Data to use: Begin

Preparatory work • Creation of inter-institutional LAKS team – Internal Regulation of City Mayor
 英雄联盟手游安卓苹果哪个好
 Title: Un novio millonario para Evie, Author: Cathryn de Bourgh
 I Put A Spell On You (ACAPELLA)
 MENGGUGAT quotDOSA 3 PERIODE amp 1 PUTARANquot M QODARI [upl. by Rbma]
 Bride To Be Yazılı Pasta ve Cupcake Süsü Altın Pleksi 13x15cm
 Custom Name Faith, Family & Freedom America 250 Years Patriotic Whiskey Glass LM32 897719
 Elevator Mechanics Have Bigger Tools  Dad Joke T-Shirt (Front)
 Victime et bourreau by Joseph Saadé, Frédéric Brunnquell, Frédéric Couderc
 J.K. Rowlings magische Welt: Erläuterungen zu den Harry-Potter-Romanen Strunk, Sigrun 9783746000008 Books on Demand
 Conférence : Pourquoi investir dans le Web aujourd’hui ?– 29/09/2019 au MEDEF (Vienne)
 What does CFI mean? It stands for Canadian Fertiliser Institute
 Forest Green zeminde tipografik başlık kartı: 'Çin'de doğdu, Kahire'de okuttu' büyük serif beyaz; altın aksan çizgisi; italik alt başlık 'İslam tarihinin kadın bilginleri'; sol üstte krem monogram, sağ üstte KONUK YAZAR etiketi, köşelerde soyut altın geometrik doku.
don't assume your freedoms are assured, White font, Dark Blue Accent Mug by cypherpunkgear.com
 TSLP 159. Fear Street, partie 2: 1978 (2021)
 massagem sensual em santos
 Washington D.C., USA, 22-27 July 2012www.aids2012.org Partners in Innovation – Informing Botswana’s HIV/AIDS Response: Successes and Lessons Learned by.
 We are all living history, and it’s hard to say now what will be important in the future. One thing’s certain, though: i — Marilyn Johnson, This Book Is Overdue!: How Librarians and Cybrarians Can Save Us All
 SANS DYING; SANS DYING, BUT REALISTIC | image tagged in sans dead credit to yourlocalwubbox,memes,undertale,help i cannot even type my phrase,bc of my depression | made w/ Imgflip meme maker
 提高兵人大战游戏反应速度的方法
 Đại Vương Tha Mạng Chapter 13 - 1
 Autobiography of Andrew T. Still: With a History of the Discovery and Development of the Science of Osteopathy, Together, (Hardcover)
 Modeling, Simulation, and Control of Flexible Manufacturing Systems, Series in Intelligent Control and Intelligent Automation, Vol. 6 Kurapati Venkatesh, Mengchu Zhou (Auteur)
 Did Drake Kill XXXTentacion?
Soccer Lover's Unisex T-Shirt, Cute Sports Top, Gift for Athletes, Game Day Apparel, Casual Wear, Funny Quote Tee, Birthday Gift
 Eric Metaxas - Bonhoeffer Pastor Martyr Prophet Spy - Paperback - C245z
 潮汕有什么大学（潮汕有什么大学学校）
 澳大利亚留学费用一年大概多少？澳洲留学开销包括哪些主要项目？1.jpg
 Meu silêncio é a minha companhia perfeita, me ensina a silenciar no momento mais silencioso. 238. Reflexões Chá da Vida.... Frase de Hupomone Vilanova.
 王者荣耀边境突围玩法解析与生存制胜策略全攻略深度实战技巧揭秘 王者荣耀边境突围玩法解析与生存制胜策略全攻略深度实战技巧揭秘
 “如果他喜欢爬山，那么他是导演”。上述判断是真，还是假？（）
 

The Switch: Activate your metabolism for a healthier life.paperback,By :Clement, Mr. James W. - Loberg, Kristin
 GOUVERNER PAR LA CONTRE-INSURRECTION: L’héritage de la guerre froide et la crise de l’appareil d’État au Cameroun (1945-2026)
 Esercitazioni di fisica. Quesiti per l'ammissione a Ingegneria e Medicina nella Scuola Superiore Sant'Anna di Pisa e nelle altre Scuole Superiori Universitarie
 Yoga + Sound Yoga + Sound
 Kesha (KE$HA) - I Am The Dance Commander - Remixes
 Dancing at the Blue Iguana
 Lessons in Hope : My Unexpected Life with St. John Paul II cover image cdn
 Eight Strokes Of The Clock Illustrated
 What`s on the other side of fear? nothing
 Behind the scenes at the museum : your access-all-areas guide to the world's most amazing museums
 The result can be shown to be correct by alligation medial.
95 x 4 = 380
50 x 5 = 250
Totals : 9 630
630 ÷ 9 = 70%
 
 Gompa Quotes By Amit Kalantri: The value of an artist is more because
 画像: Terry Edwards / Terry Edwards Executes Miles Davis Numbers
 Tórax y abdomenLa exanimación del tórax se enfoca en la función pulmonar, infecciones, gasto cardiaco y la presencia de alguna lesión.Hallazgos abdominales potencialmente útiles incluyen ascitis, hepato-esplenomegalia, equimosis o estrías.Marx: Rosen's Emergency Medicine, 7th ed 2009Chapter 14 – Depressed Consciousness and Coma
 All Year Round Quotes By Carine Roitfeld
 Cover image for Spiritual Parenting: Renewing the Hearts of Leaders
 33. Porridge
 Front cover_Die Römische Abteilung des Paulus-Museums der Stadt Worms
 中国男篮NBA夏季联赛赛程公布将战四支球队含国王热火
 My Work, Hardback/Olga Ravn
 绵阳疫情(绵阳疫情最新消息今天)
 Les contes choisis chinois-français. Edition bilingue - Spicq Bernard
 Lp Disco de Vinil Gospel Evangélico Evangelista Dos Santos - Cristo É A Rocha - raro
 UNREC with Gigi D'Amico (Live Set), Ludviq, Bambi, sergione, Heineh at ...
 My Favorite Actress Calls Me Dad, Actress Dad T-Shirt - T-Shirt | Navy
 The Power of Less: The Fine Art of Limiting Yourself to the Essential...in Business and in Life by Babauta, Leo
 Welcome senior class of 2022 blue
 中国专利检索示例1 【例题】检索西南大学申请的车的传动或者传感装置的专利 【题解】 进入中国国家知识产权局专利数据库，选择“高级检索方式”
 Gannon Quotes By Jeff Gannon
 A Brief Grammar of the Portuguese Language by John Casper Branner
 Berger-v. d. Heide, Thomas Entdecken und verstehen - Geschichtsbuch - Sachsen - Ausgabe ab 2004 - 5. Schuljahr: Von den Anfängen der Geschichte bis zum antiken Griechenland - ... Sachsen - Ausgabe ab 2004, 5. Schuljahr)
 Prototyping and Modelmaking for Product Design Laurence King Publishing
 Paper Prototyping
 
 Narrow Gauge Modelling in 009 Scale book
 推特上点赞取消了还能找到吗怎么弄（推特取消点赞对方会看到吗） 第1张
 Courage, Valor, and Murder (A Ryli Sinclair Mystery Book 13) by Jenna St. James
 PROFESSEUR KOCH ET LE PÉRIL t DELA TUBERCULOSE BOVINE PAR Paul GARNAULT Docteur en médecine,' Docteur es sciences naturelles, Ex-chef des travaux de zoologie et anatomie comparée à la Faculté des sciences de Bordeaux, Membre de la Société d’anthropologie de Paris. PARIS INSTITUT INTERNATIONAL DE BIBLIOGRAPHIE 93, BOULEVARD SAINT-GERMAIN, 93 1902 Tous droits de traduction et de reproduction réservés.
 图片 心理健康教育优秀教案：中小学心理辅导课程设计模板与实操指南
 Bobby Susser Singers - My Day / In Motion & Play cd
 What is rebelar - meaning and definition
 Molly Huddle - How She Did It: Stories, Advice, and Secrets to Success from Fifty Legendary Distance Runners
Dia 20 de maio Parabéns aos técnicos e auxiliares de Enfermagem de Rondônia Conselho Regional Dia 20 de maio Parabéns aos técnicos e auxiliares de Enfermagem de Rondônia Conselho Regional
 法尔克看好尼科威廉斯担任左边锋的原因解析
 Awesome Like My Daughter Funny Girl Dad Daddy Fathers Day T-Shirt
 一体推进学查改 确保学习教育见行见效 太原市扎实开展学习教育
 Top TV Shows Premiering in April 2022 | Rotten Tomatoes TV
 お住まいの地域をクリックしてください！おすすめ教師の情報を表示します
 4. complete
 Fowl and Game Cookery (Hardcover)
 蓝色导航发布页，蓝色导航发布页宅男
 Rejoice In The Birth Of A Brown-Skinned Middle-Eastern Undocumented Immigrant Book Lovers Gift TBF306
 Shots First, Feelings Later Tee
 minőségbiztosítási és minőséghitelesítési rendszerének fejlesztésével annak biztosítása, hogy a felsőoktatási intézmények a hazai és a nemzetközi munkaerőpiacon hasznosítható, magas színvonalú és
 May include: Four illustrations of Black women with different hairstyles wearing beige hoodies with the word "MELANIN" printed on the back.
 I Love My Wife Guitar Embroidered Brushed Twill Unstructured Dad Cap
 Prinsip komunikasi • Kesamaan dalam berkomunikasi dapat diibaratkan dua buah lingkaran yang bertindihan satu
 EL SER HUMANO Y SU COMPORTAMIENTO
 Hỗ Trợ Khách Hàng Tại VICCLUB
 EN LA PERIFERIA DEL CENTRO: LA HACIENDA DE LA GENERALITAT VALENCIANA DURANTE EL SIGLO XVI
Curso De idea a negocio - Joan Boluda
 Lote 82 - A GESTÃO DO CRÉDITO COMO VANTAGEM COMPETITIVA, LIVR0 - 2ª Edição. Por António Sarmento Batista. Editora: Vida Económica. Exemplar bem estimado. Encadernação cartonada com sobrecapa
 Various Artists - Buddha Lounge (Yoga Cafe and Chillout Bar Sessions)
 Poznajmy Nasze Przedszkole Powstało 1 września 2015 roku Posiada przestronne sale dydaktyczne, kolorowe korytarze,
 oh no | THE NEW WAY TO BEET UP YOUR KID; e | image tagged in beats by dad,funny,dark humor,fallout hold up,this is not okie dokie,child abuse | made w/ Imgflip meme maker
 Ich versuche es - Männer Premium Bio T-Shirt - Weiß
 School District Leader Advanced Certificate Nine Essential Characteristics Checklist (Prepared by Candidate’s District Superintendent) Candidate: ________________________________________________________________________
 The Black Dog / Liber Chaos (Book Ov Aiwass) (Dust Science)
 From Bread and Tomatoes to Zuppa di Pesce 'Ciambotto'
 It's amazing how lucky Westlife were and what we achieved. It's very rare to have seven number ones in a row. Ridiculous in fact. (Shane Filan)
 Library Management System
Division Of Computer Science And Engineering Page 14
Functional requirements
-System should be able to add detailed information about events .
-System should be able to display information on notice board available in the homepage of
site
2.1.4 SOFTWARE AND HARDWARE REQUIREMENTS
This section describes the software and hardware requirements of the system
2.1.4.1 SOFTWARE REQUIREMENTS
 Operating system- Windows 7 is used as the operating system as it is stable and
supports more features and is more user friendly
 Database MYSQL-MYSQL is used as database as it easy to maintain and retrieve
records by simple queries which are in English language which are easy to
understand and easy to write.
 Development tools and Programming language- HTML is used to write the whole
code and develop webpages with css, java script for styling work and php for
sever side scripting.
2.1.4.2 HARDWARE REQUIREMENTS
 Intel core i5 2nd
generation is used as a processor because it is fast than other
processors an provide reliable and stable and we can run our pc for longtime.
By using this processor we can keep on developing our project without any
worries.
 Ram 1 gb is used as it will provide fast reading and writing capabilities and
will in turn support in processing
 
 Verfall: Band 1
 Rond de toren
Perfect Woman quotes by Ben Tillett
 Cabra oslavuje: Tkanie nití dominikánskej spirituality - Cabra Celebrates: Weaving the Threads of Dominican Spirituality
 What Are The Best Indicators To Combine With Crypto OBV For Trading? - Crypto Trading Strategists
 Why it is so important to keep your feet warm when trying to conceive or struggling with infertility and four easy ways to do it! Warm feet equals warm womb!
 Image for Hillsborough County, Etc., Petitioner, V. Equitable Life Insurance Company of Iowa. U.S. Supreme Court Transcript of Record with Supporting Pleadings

Data to use: End

§ **What the task requires**
From the data above, copy out every line with the string "Hardcover" in it.

§ **Exercise response**
 Autobiography of Andrew T. Still: With a History of the Discovery and Development of the Science of Osteopathy, Together, (Hardcover)
 Fowl and Game Cookery (Hardcover)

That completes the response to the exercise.